‘NET LOSS IN PARKS
CITY IS BUNGLING WI-FI PLAN: CRITICS
By SAM GUSTIN
October 23, 2006 — Bureaucratic bungling, incompetence and old-fashioned greed have short-circuited a plan to install free wi-fi in city parks, critics charge.
Two years ago, the city Department of Parks and Recreation awarded a contract to set up wireless Internet access in 10 city parks, but to date, only two of those parks are up and running.
Parks spokesman Ashe Reardon conceded that only a handful of “hot spots” in Central Park currently work.
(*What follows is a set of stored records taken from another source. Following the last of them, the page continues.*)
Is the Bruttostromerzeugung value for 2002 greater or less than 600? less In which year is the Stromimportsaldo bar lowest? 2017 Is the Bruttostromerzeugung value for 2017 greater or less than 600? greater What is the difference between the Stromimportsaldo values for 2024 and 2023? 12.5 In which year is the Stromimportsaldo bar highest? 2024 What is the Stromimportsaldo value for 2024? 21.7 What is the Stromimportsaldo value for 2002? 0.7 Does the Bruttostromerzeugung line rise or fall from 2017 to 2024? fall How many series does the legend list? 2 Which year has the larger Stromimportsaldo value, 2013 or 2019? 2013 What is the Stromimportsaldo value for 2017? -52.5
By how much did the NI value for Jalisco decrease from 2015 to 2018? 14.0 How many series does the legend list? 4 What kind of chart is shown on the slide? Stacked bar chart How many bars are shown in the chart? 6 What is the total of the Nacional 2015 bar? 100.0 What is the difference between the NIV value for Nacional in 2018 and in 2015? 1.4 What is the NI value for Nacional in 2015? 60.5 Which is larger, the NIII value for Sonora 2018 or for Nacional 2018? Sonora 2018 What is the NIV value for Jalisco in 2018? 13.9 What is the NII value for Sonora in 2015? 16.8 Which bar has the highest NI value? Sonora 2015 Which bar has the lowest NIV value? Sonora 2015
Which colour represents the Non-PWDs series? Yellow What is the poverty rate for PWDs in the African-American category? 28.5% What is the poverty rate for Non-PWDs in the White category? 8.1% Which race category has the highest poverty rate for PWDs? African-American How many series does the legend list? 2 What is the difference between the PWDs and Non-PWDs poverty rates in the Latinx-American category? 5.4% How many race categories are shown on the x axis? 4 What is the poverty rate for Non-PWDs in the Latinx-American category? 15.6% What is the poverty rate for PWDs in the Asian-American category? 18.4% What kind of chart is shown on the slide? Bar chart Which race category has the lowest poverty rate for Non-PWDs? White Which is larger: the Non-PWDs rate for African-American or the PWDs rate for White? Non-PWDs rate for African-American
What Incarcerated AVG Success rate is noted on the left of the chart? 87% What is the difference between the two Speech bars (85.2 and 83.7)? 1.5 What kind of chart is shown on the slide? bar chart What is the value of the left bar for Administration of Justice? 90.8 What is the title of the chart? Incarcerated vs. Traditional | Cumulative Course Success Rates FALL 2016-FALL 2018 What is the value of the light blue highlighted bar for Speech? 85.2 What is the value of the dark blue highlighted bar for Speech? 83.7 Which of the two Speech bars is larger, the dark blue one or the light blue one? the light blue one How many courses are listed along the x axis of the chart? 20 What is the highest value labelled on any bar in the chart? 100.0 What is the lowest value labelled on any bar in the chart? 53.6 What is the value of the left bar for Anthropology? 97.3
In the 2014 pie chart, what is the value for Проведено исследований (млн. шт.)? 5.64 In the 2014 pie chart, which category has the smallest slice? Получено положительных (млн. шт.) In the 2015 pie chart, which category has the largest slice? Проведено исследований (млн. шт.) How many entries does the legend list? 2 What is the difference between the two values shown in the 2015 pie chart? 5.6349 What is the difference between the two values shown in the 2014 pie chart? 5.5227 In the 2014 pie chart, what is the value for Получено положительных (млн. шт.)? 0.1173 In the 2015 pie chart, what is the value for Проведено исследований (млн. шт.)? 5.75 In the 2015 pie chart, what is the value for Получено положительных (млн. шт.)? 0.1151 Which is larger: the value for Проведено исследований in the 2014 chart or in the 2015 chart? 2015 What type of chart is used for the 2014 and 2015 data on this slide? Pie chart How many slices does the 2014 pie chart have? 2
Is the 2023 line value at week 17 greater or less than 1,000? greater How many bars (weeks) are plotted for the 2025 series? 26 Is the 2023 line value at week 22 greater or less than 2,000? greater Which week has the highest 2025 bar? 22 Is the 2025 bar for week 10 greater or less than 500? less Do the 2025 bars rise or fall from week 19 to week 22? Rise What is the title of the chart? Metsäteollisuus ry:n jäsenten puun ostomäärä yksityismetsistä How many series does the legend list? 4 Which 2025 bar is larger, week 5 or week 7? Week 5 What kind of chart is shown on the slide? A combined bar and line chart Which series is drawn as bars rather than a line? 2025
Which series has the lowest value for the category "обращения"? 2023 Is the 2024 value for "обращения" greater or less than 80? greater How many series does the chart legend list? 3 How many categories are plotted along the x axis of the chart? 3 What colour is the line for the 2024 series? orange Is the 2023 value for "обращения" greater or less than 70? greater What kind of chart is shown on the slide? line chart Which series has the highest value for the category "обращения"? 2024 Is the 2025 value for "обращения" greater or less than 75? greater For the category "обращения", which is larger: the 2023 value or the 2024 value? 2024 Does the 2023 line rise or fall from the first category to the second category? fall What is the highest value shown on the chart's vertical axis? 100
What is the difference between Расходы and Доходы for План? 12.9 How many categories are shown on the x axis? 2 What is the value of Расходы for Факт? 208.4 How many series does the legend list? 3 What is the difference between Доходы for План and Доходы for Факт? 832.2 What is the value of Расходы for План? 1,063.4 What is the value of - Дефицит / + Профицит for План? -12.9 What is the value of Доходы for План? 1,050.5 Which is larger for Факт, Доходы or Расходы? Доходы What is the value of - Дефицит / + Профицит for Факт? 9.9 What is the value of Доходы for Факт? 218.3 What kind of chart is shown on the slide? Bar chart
Wi-Fi Salon, the company awarded the contract two years ago to take the parks wireless, claims Battery Park also is online.
“It’s been a long process,” said Reardon. “But we’re working on it.”
City Councilwoman Gale Brewer told The Post she’s “frustrated” by the situation and blasted the Parks Department as “technologically challenged.”
Wi-fi activists also are fed up.
“No one at the top of the Parks Department food chain knows anything about wi-fi or the Internet,” said Dana Spiegel, the executive director of NYC Wireless, a volunteer group.
In one case, she said, the department demanded a $1.5 million insurance policy from the community group Friends of Dag Hammarskjold Plaza after it said it wanted to install a free hot spot there.
“I don’t know what liability the city was worried about,” said Friends director Tom Payne. “That the antenna would fall on somebody’s head?”
In another example of bureaucratic bungling, a firm building Philadelphia’s free, citywide wireless network offered to construct a hot spot in Fort Greene Park in Brooklyn at no cost to the city – but the department held it up, critics said.